La troisième, revue et corrigée en mars 1833, comporte un ajout intéressant par son
écriture, empreinte de poésie, la description du lac du Bourget.
La quatrième, en décembre 1834, est classée dans les "Études philosophiques" : les
chapitres y sont supprimés, remplacés par les trois parties et intervient le bref «
Épilogue ».
Une édition illustrée, la première, paraît en 25 fascicules entre décembre 1837 et
juillet 1838.
Elle comporte 124 illustrations et une majuscule est attribuée pour la
première fois au titre, « La Peau de chagrin ».
Enfin, après une édition en mai 1839, qui ne revoit que la ponctuation, la dernière
édition, revue par Balzac en 1845, dite édition Furne, place le roman en tête des
"Études philosophiques", confirmant ainsi le sens que souhaite lui donner le
romancier.
Mais, parallèlement, est ajoutée la dernière phrase de l’« Épilogue » sur
Fœdora, « c’est, si vous voulez, la Société.
» De plus, en nommant, lors du banquet
notamment, les personnages jusqu’alors restés anonymes, ou en attribuant aux
personnes réelles des noms fictifs (Lamartine devint Nathan, Hugo est Canalis…),
Balzac souligne sa volonté de construire une vaste fresque, "La Comédie
humaine", en proposant un « tableau de la Société, moulée, pour ainsi dire, sur le vif
avec tout son bien et tout son mal ».
Ces modifications et infléchissements nous invitent à attribuer au roman une double
dimension, comme pour mieux répondre à la question posée par Balzac dans son « AvantPropos » à "La Comédie humaine", et qu’illustre la couverture de l’édition de 1838 : « Mais
comment rendre intéressant le drame à trois ou quatre mille personnages que présente une
Société ? comment plaire à la fois au poëte, au philosophe et aux masses qui veulent la poésie
et la philosophie sous de saisissantes images ? » La réponse en est l’articulation de deux
choix d’écriture, le réalisme et le fantastique, sources des « saisissantes images »
pour développer ce qui relève de la « philosophie ».
Le réalisme : une image de "la comédie humaine"
Une vaste fresque
Dès 1834, Balzac a l’idée d’organiser son œuvre, de la construire pour donner une
image complète de la société : « La Société française allait être l’historien, je ne devais
être que le secrétaire.
», écrit-il dans son "Avant-Propos", en 1842.
Une telle œuvre – restée
inachevée en raison de sa mort, mais plus de 90 ouvrages la composent – exige une
construction rigoureuse, que Balzac compare, dans une lettre de janvier 1845, à
l’architecture d’une cathédrale : « Vous ne vous figurez pas ce que c’est que la Comédie
humaine : c’est plus vaste littérairement que la cathédrale de Bourges architecturalement.
»
Le plan répond aux trois objectifs qu’il pose : « embrasse[r] à la fois l’histoire et la critique
de la Société, l’analyse de ses maux et la discussion de ses principes.

----

§ **CONSIGNE A**
Relevez dans l'extrait sur La Peau de chagrin tout le passage qui va de « La troisième, revue » jusqu'à « juillet 1838. » inclus.

§ **LISTE**
----

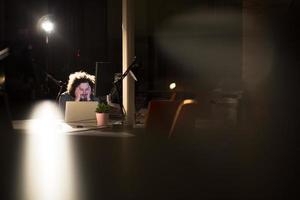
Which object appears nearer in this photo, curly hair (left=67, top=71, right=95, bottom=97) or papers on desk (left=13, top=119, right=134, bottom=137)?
papers on desk (left=13, top=119, right=134, bottom=137)

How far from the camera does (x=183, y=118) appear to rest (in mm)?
6508

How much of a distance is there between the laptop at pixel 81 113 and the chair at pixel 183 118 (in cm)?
170

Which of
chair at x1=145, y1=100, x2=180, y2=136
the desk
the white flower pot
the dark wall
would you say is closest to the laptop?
the white flower pot

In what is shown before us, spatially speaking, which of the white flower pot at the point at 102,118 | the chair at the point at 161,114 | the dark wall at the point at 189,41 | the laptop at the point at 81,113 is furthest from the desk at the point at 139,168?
the dark wall at the point at 189,41

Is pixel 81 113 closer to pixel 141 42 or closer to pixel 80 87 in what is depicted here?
pixel 80 87

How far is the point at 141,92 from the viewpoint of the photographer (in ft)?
49.4

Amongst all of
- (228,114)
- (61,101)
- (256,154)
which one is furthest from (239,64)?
(256,154)

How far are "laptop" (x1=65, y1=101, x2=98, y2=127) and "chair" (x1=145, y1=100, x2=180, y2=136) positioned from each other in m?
1.03

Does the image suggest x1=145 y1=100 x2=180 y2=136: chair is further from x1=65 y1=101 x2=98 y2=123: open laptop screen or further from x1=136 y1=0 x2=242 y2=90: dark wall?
x1=136 y1=0 x2=242 y2=90: dark wall

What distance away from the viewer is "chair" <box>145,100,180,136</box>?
7102 mm

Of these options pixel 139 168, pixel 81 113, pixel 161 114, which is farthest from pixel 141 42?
pixel 139 168

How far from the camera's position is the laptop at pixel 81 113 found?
25.4 feet

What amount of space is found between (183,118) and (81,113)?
1.96 meters

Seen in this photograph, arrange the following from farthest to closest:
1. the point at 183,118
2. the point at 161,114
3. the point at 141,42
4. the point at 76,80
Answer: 1. the point at 141,42
2. the point at 76,80
3. the point at 161,114
4. the point at 183,118
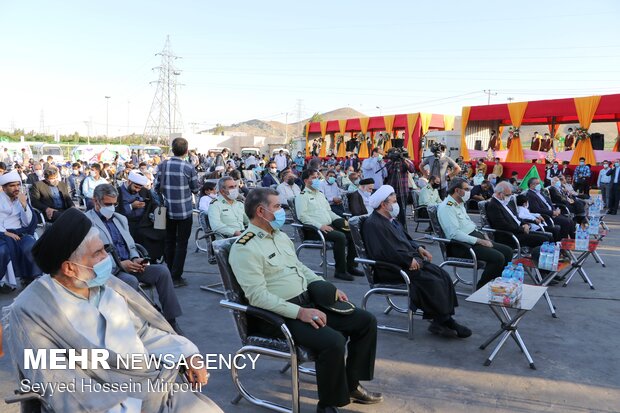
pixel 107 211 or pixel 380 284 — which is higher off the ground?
pixel 107 211

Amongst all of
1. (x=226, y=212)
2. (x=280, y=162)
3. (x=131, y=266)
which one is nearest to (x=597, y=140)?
(x=280, y=162)

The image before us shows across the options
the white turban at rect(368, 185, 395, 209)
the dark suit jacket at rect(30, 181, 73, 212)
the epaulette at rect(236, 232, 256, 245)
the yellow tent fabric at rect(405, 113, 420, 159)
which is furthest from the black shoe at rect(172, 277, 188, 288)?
the yellow tent fabric at rect(405, 113, 420, 159)

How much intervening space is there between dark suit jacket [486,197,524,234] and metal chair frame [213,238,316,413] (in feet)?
14.1

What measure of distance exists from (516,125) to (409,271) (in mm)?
16350

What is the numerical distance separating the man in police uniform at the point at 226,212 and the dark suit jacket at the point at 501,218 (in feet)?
10.7

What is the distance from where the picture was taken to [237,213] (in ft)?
20.7

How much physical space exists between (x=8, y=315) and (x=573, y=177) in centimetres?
1682

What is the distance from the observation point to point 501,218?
257 inches

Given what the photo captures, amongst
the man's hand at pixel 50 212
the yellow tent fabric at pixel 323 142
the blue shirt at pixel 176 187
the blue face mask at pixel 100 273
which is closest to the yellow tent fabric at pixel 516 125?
the blue shirt at pixel 176 187

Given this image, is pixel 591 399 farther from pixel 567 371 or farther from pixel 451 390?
pixel 451 390

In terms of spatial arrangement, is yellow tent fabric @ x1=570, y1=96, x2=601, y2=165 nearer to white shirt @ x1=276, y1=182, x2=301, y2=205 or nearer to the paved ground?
white shirt @ x1=276, y1=182, x2=301, y2=205

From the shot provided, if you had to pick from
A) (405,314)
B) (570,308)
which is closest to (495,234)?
(570,308)

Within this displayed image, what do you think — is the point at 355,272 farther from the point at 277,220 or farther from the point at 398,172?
the point at 277,220

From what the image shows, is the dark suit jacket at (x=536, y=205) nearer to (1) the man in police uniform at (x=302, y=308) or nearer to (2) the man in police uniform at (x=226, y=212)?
(2) the man in police uniform at (x=226, y=212)
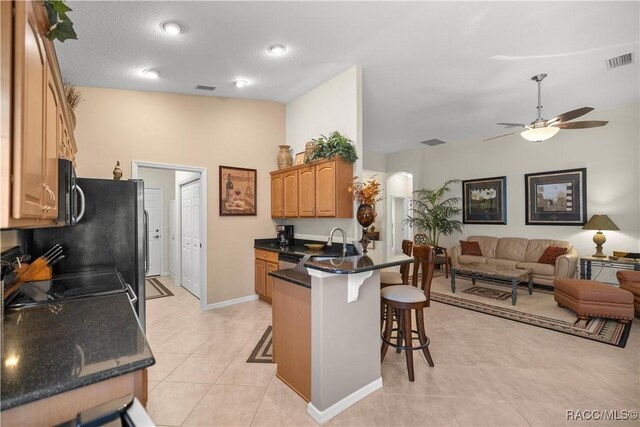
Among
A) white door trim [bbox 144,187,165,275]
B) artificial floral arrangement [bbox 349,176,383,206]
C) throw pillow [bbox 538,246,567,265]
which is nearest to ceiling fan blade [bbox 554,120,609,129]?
throw pillow [bbox 538,246,567,265]

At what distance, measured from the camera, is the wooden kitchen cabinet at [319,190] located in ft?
12.0

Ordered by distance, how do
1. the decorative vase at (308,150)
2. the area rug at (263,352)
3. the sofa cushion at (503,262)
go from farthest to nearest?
1. the sofa cushion at (503,262)
2. the decorative vase at (308,150)
3. the area rug at (263,352)

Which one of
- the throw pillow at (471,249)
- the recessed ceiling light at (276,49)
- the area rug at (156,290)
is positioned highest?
the recessed ceiling light at (276,49)

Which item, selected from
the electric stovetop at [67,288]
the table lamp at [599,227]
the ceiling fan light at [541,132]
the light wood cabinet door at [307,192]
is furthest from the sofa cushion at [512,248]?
the electric stovetop at [67,288]

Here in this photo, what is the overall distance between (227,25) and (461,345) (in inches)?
154

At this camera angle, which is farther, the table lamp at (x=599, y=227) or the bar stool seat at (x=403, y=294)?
the table lamp at (x=599, y=227)

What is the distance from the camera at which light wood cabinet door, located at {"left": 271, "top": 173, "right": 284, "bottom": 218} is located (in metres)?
4.63

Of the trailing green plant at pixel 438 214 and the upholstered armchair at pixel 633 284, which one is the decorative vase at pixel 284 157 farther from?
the upholstered armchair at pixel 633 284

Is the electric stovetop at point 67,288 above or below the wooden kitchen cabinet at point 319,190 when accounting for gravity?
below

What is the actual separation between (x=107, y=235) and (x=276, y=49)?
7.98ft

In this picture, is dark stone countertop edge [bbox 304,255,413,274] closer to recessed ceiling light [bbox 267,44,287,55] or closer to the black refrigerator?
the black refrigerator

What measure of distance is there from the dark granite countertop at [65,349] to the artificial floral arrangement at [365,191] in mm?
2564

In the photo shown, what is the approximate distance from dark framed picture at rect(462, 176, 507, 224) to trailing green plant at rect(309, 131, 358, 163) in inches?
166

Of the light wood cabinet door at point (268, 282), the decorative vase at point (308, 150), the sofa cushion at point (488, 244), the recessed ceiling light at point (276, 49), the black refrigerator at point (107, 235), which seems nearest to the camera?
the black refrigerator at point (107, 235)
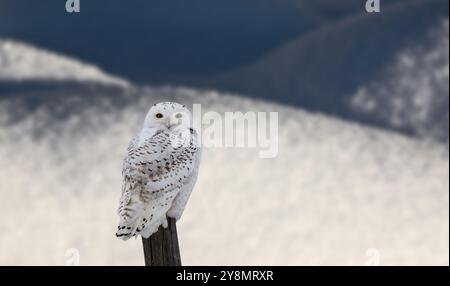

----

§ **CONSIGNE B**
Dans les entrées, renommez « laptop » en « computer » de la ligne où figure « How much of » jusqu'à celle où figure « 4. the point at 183,118 », incluse. Reproduisez ces lignes seules, sans rien changer d'autre.

§ **RÉPONSE COMPLÈTE A**
La troisième, revue et corrigée en mars 1833, comporte un ajout intéressant par son
écriture, empreinte de poésie, la description du lac du Bourget.
La quatrième, en décembre 1834, est classée dans les "Études philosophiques" : les
chapitres y sont supprimés, remplacés par les trois parties et intervient le bref «
Épilogue ».
Une édition illustrée, la première, paraît en 25 fascicules entre décembre 1837 et
juillet 1838.

§ **RÉPONSE COMPLÈTE B**
How much of a distance is there between the computer at pixel 81 113 and the chair at pixel 183 118 (in cm)?
170

Which of
chair at x1=145, y1=100, x2=180, y2=136
the desk
the white flower pot
the dark wall
would you say is closest to the computer?
the white flower pot

In what is shown before us, spatially speaking, which of the white flower pot at the point at 102,118 | the chair at the point at 161,114 | the dark wall at the point at 189,41 | the computer at the point at 81,113 is furthest from the desk at the point at 139,168?
the dark wall at the point at 189,41

Is pixel 81 113 closer to pixel 141 42 or closer to pixel 80 87 in what is depicted here?
pixel 80 87

How far is the point at 141,92 from the viewpoint of the photographer (in ft)?
49.4

Amongst all of
- (228,114)
- (61,101)
- (256,154)
which one is furthest from (239,64)?
(256,154)

How far are "computer" (x1=65, y1=101, x2=98, y2=127) and "chair" (x1=145, y1=100, x2=180, y2=136) positioned from each other in m?
1.03

Does the image suggest x1=145 y1=100 x2=180 y2=136: chair is further from x1=65 y1=101 x2=98 y2=123: open computer screen or further from x1=136 y1=0 x2=242 y2=90: dark wall?
x1=136 y1=0 x2=242 y2=90: dark wall

What distance away from the viewer is "chair" <box>145,100,180,136</box>?
7102 mm

Of these options pixel 139 168, pixel 81 113, pixel 161 114, which is farthest from pixel 141 42?
pixel 139 168

How far from the camera's position is the computer at pixel 81 113 found?
25.4 feet

What amount of space is found between (183,118) and (81,113)?
1.96 meters

Seen in this photograph, arrange the following from farthest to closest:
1. the point at 183,118
2. the point at 161,114
3. the point at 141,42
4. the point at 76,80
Answer: 1. the point at 141,42
2. the point at 76,80
3. the point at 161,114
4. the point at 183,118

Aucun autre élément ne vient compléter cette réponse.